Belastingplicht assurantiebelasting
[Regeling vervallen per 16-03-2008 met terugwerkende kracht tot en met 06-03-2008]
De belastingplicht voor de assurantiebelasting werd tot 1 januari 2006 in artikel
25, eerste lid, van de WBR primair gelegd bij de door de minister aangewezen tussenpersoon,
die als zodanig was ingeschreven in het register als bedoeld in artikel 3, eerste
lid, van de Wabb en daarbij voldeed aan de in artikel 25, eerste lid, van de WBR genoemde
kwalificaties. In het gewijzigde artikel 25, eerste lid, van de WBR geldt de eis dat
men in het bezit dient te zijn van een vergunning als bedoeld in artikel 10 van de
Wfd. Gelet op het feit dat het nieuwe vergunningstelsel nog niet is voltooid, kan
er onduidelijkheid bestaan over de belastingplicht van bemiddelaars die onder het
overgangsrecht vallen. De vergunningen zullen worden verleend binnen de in artikel
102, vierde lid, van de Wfdgenoemde termijn. Zodra aan een bemiddelaar een vergunning
is verleend, valt hij onder het bereik van de gewijzigde tekst van artikel 25, eerste
lid, van de WBR en is de situatie duidelijk. Voor de periode van 1 januari 2006 tot
de dag waarop de vergunning is verleend, zou er mogelijk een onbedoelde onduidelijkheid
ten aanzien van zijn belastingplicht kunnen bestaan.
Teneinde rechtsonzekerheid op dit punt te voorkomen, zal met terugwerkende kracht
een nadere wettelijke overgangsregeling worden voorgesteld.
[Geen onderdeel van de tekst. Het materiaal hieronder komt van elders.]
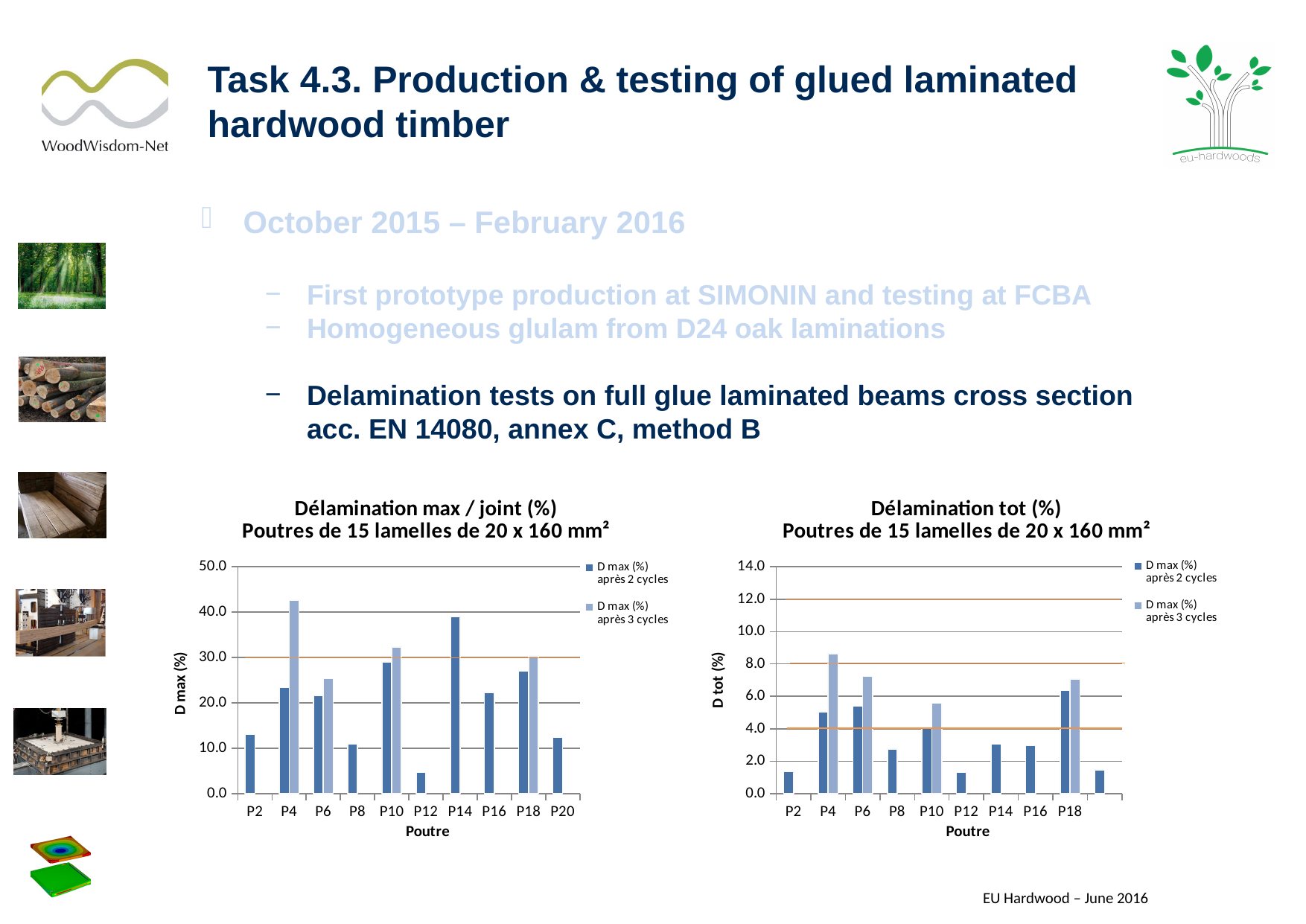
In the left chart, 'Délamination max / joint (%)', which beam has the highest bar overall? P4 In the right chart, 'Délamination tot (%)', is the value for P14 greater or less than 4.0? less In the left chart, 'Délamination max / joint (%)', which beam has the lowest bar? P12 What kind of chart is the left chart, 'Délamination max / joint (%)'? bar chart What is the x-axis title of the right chart, 'Délamination tot (%)'? Poutre In the left chart, 'Délamination max / joint (%)', how many beam categories are labelled on the x axis? 10 In the left chart, 'Délamination max / joint (%)', which is larger: the value for P14 or the value for P16? P14 In the left chart, 'Délamination max / joint (%)', is the value for P14 (après 2 cycles) greater or less than 30.0? greater How many series does the legend of the right chart, 'Délamination tot (%)', list? 2 In the right chart, 'Délamination tot (%)', is the value for P6 (après 3 cycles) greater or less than 8.0? less In the right chart, 'Délamination tot (%)', which beam has the highest bar overall? P4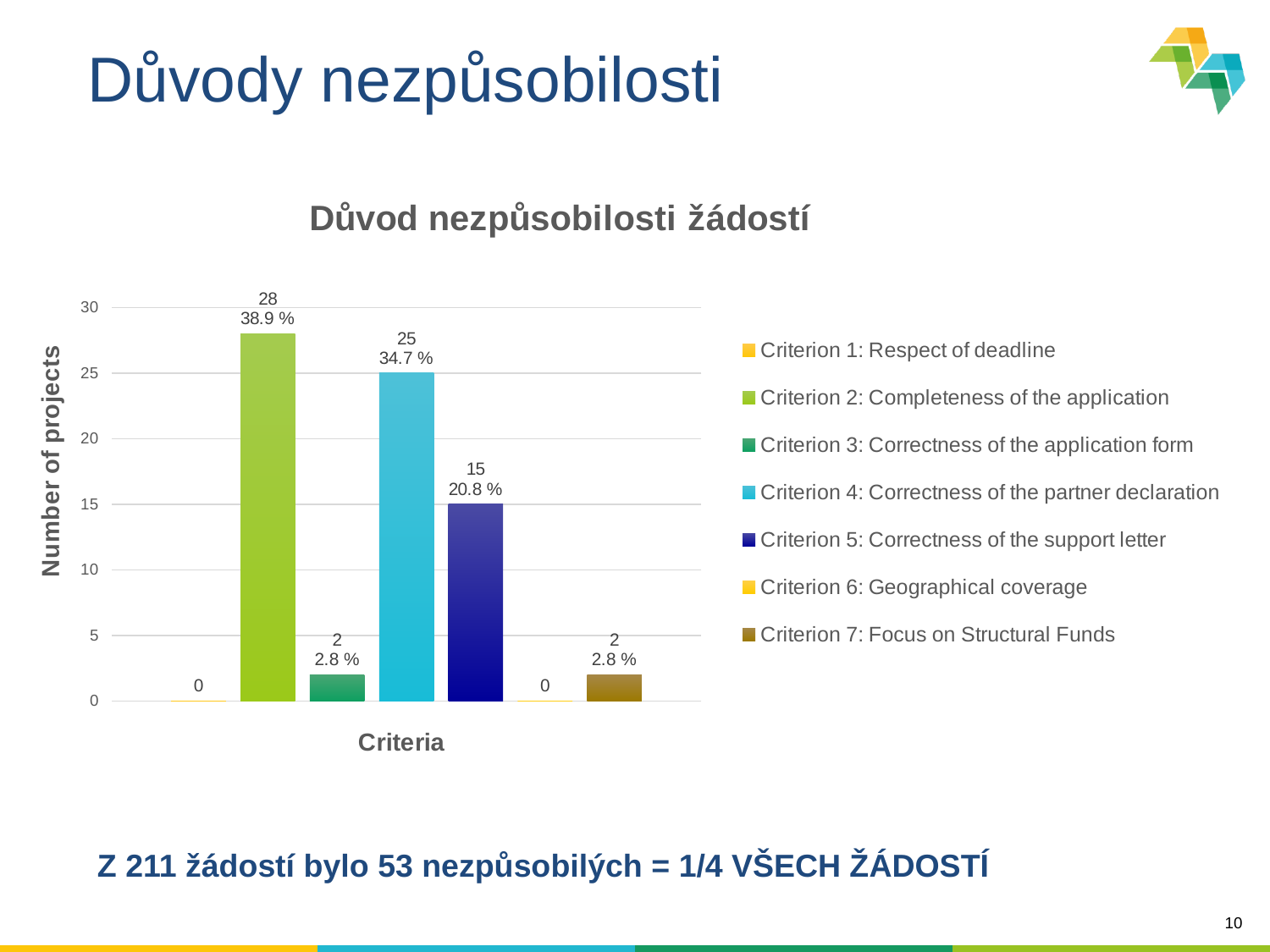
What is the difference in number of projects between Criterion 2 and Criterion 4? 3 What percentage is shown on the bar for Criterion 5: Correctness of the support letter? 20.8 % What is the title of the chart? Důvod nezpůsobilosti žádostí What is the difference in number of projects between Criterion 4 and Criterion 5? 10 What is the label of the vertical axis of the chart? Number of projects How many series does the legend list? 7 What kind of chart is shown on the slide? Bar chart What is the number of projects for Criterion 2: Completeness of the application? 28 Which criterion has the highest number of projects? Criterion 2: Completeness of the application What is the number of projects for Criterion 4: Correctness of the partner declaration? 25 What is the number of projects for Criterion 7: Focus on Structural Funds? 2 Which has more projects, Criterion 5: Correctness of the support letter or Criterion 3: Correctness of the application form? Criterion 5: Correctness of the support letter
Vooruitlopend op deze
wettelijke overgangsregeling maak ik de volgende praktische handelwijze bekend.
Assurantietussenpersonen die op 31 december 2005 op grond van artikel 25, eerste lid,
van de WBR werden aangemerkt als belastingplichtige én die voor 1 februari 2006 een
vergunning als bedoeld in artikel 10 van de Wfd hebben aangevraagd en voorts voldoen
aan de bepalingen van het eerste en tweede lid van artikel 102 van de Wfd, worden
beschouwd als belastingplichtige als bedoeld in artikel 25, eerste lid, van de WBR.
Dit geldt totdat op de vergunningaanvraag is beslist.